> THE TASK
The records below are to be duplicated exactly as they appear.

__________________________________________________

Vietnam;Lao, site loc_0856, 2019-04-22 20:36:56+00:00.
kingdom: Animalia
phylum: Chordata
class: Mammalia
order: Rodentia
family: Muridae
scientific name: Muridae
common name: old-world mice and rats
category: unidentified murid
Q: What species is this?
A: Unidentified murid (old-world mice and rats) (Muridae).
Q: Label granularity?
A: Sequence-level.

__________________________________________________

> EXERCISE RESULT
Vietnam;Lao, site loc_0856, 2019-04-22 20:36:56+00:00.
kingdom: Animalia
phylum: Chordata
class: Mammalia
order: Rodentia
family: Muridae
scientific name: Muridae
common name: old-world mice and rats
category: unidentified murid
Q: What species is this?
A: Unidentified murid (old-world mice and rats) (Muridae).
Q: Label granularity?
A: Sequence-level.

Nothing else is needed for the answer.